Critical Minerals Are a U.S. Priority—So Why Is Permitting Slow?
The Biden administration has called for expanding the supply of critical minerals in the U.S.—but it halted or interrupted several mine projects, according to POLITICO Pro’s GREENWIRE (subscription).
What’s going on: The administration has stopped the Pebble mine in Alaska, the Twin Metals mine in Minnesota and a titanium mine in Georgia.
- It is also moving slowly on smaller mining endeavors, with the Bureau of Land Management having approved only 20 mine plans since President Biden took office.
- The BLM’s permitting backlog is at more than 280 projects.
Why it’s important: Republicans and Democrats alike have made domestic production of critical minerals—a group of some 50 metals critical to the U.S. economy and national security—a keystone of energy policy.
- Clean energy technologies “rely heavily on supplies of metals like lithium, cobalt, nickel, manganese and graphite, but the global supply chain for all five metals is dominated by Chinese industry.”
- Bank of America Corp.’s global research division recently released a report estimating that “the mining industry would need to spend a whopping $81 billion annually in order to prevent ‘bottlenecks to achieving net zero’ by 2050.”
Huge potential: “Nevada is chock-full of lithium potential and experiencing a jolt in exploration for the metal.
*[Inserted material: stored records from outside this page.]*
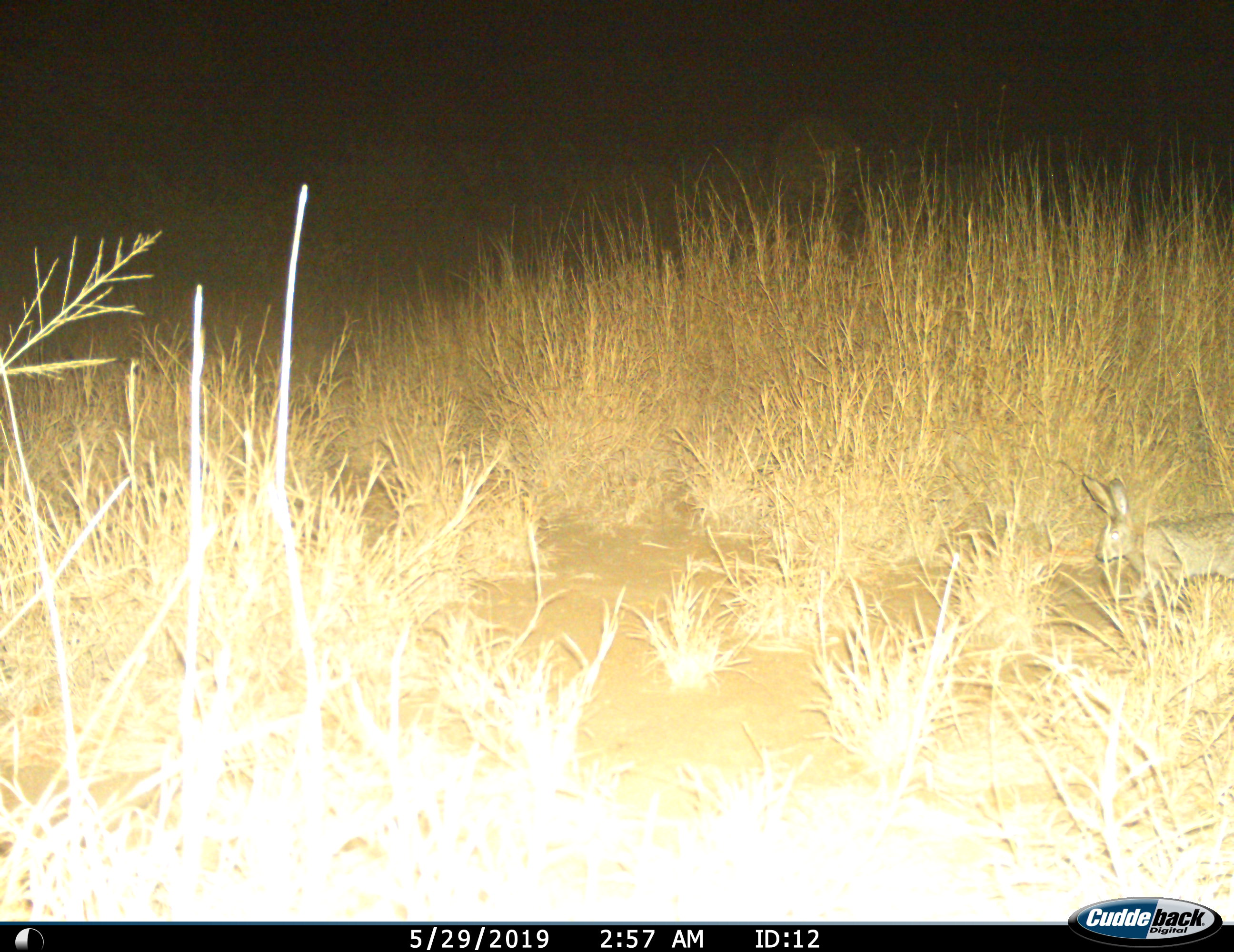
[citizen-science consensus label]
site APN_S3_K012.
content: unidentified animal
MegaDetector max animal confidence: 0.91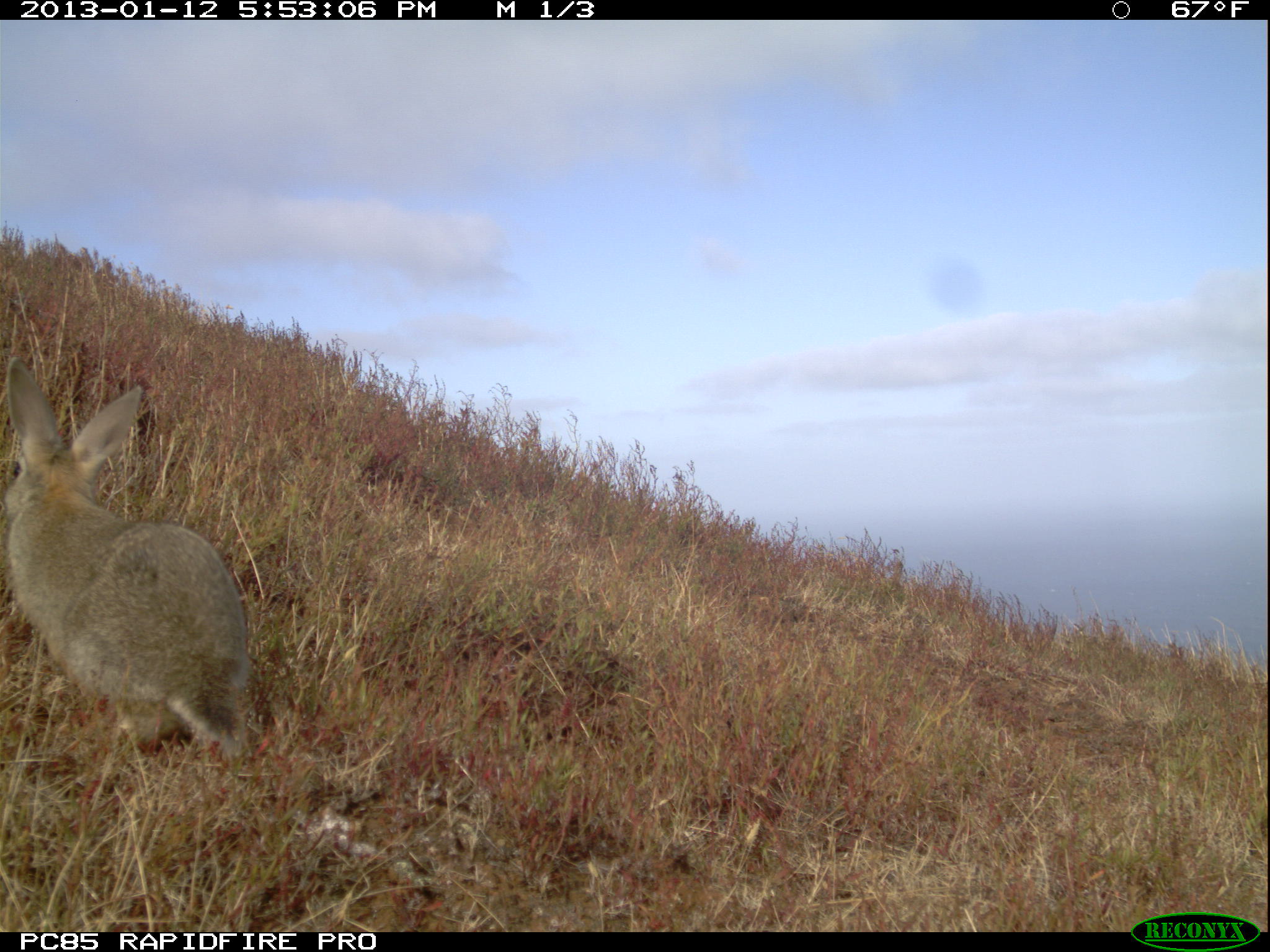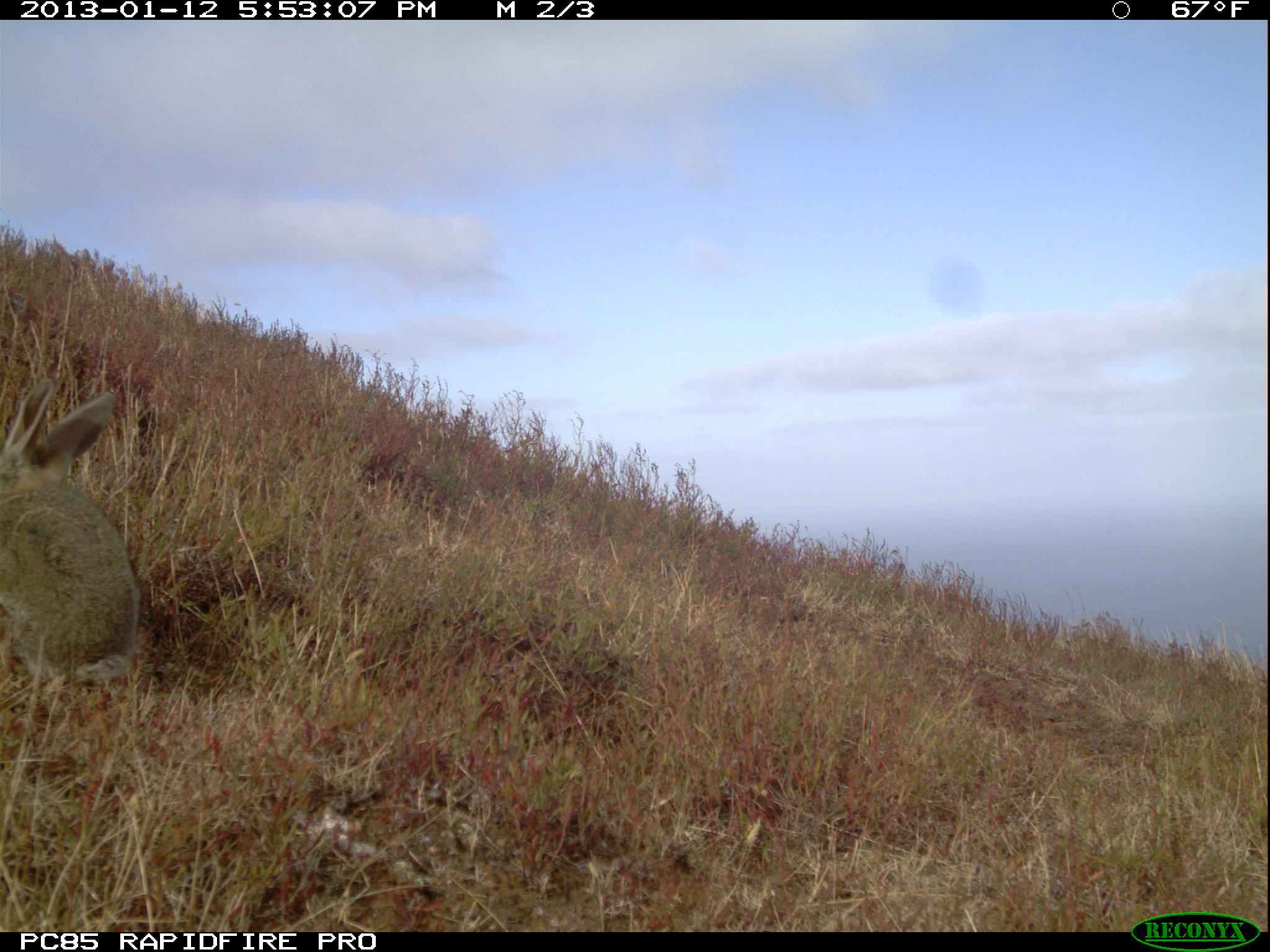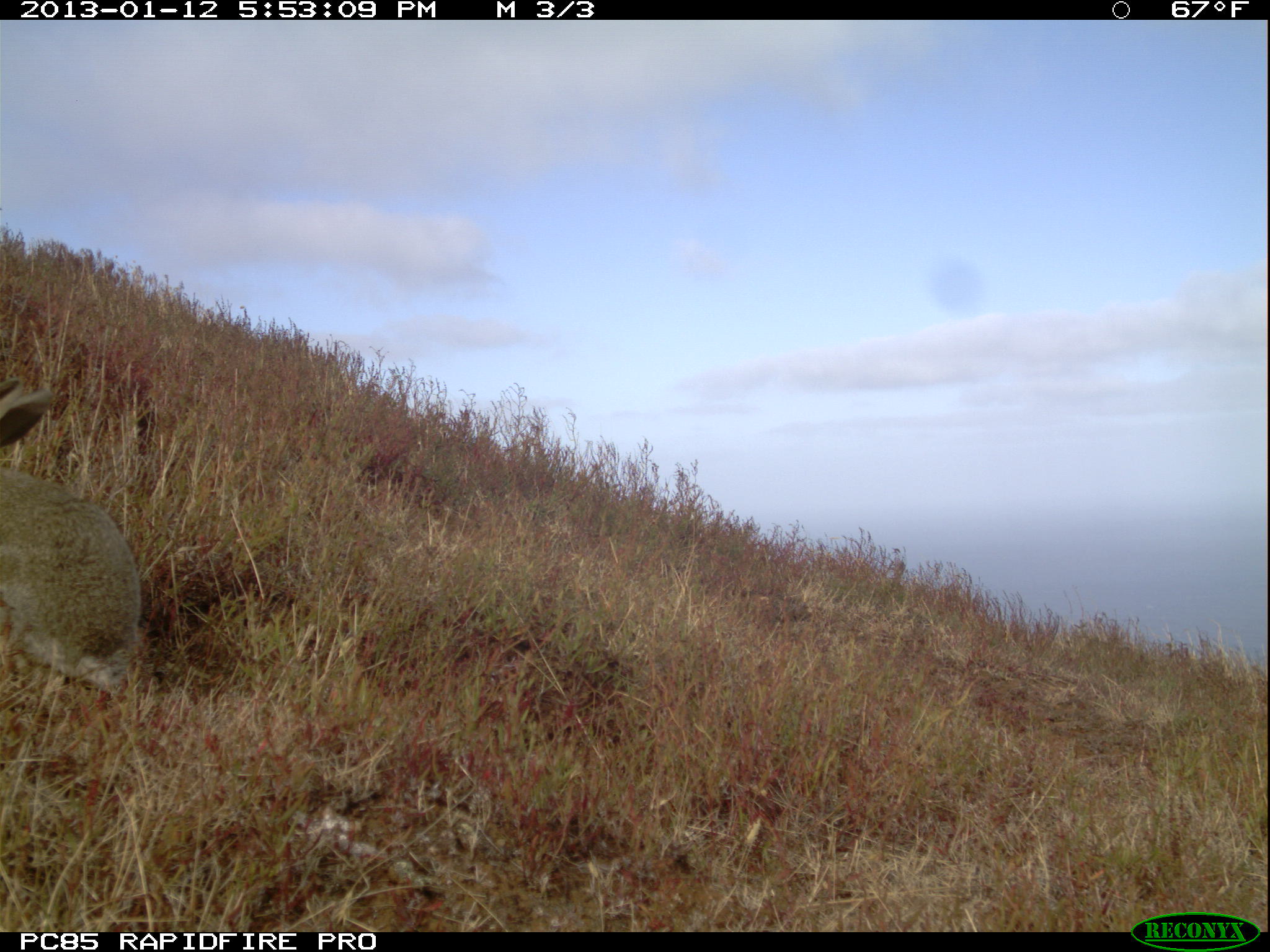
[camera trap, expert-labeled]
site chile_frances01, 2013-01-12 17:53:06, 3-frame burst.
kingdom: Animalia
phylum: Chordata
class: Mammalia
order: Lagomorpha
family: Leporidae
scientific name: Leporidae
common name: rabbits and hares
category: rabbit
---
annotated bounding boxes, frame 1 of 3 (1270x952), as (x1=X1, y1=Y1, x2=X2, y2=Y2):
rabbit: (x1=0, y1=353, x2=248, y2=777)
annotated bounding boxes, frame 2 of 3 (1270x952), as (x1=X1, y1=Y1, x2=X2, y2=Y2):
rabbit: (x1=0, y1=379, x2=140, y2=700)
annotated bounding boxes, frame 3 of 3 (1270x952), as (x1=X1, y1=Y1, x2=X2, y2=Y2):
rabbit: (x1=1, y1=373, x2=144, y2=710)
One company in Idaho is trying to mine the state’s ‘cobalt belt.’ Others in Alaska want to develop a coastal graphite deposit that could be one of the world’s largest—a hypothetical boon for U.S. battery makers.”
However . . . mining these materials can often require a lengthy environmental review at the federal level.
- “The actions we have seen from the administration have really been contrary to providing that domestic mineral production,” said Mark Compton, executive chairman for the American Exploration & Mining Association. “Right now, permitting is still creating an unfavorable environment for attracting mining investment in the United States.”
How to fix it: “The Energy Department released a sweeping analysis of supply chain risks in February that listed streamlined permitting as the No. 1 recommendation to address scant supplies of raw materials for the energy transition.”
- Part of the reconciliation deal that Democratic leaders struck with Sen. Joe Manchin (D-WV) required the Senate to consider a separate package of permitting reforms this fall.
- And last week, a more detailed list of those measures was released, including time limits on reviews, changes to stop states from blocking projects and “giving a federal permitting council explicit oversight of mining projects.”
In related news . . . The Department of Energy has committed $675 million to fixing the critical minerals supply chain, issuing a request for information on Tuesday for a “critical materials research, development, demonstration and commercialization program,” also according to POLITICO Pro (subscription).
The NAM’s take: “Manufacturers in America have endured red tape and abusive litigation for decades, and manufacturers know what happens when endless delays block critical infrastructure: we lose out on modern manufacturing jobs,” said NAM Vice President of Energy and Resources Policy Rachel Jones.
- “The NAM will continue pushing policymakers to deliver smart permit reforms that strengthen environmental stewardship while speeding infrastructure investment and expanding manufacturing here in the United States.”